Louise Willingale | |
---|---|
Alma mater | Imperial College London |
Scientific career | |
Fields | Laser physics, plasma physics |
Institutions | University of Michigan |
Thesis | Ion acceleration from high intensity laser plasma interactions: Measurements and applications (2007) |
Doctoral advisor | Karl Krushelnick, Zulfikar Najmudin |
Website | willingale |
Louise Willingale is a laser physicist at the University of Michigan and associate director of the National Science Foundation (NSF) ZEUS facility.
Willingale completed her undergraduate Physics degree (MSci) from Imperial College London in 2003 and stayed on to complete her PhD in 2007 with her thesis titled Ion acceleration from high intensity laser plasma interactions: Measurements and applications.[1] She was then a research assistant before moving to the University of Michigan to carry out postdoc studies.[2]
Willingale is interested in experiments and numerical modeling of high intensity laser plasma interactions and laser-driven ion acceleration. She has made use of advancements in laser technology, mainly chirped pulse amplification which was developed by Gérard Mourou who shared the 2018 Nobel Prize in Physics.[3]
Willingale has been successful at winning a range of funding as principal investigator and is a member of the Institute of Physics, American Physical Society, and IEEE.[2]
In 2016–17 Willingale was a senior lecturer at Lancaster University, before returning to the University of Michigan.[2][4]

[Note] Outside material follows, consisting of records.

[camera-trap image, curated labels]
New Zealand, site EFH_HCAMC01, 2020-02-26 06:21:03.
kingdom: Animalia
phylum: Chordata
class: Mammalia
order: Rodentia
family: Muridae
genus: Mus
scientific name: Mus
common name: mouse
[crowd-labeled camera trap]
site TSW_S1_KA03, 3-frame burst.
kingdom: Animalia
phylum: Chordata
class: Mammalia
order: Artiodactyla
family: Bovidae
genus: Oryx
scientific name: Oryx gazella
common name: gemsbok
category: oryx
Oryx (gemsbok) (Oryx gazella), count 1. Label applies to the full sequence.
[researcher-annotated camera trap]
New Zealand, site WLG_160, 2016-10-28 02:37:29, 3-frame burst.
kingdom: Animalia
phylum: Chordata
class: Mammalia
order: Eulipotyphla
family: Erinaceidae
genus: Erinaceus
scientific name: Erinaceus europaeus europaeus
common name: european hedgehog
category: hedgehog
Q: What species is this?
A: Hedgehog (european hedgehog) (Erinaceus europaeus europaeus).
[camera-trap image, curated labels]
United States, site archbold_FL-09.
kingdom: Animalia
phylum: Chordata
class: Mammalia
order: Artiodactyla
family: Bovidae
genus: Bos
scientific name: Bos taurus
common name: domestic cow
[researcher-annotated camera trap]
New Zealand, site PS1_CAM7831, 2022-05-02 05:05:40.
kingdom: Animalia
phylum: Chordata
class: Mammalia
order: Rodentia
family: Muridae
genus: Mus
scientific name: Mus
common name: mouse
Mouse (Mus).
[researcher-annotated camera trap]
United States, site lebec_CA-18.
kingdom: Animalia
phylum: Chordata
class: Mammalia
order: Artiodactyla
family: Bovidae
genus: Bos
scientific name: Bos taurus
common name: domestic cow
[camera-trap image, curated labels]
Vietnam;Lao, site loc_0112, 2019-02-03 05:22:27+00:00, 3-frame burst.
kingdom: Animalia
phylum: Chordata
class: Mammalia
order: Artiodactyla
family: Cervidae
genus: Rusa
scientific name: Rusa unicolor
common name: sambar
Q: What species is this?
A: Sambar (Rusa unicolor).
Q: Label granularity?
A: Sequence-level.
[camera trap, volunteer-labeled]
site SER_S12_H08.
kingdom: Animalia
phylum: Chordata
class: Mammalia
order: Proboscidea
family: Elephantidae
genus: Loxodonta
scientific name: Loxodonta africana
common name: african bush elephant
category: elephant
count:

As of 2022, she is Associate Professor at the University of Michigan in the Department of Electrical Engineering and Computer Science and associate director and co-principal investigator of the NSF Zetawatt-Equivalent Ultrashort pulse laser System (ZEUS) facility,[5] which will be the highest peak power laser in the US and one of the most powerful in the world. ZEUS is designed to have a maximum peak power of 3 petawatts but can simulate much higher powers by firing it at a high-energy electron beam travelling in the opposite direction.[6][7][8][9][10] In 2022 she also became a Fellow of the American Physical Society.[11]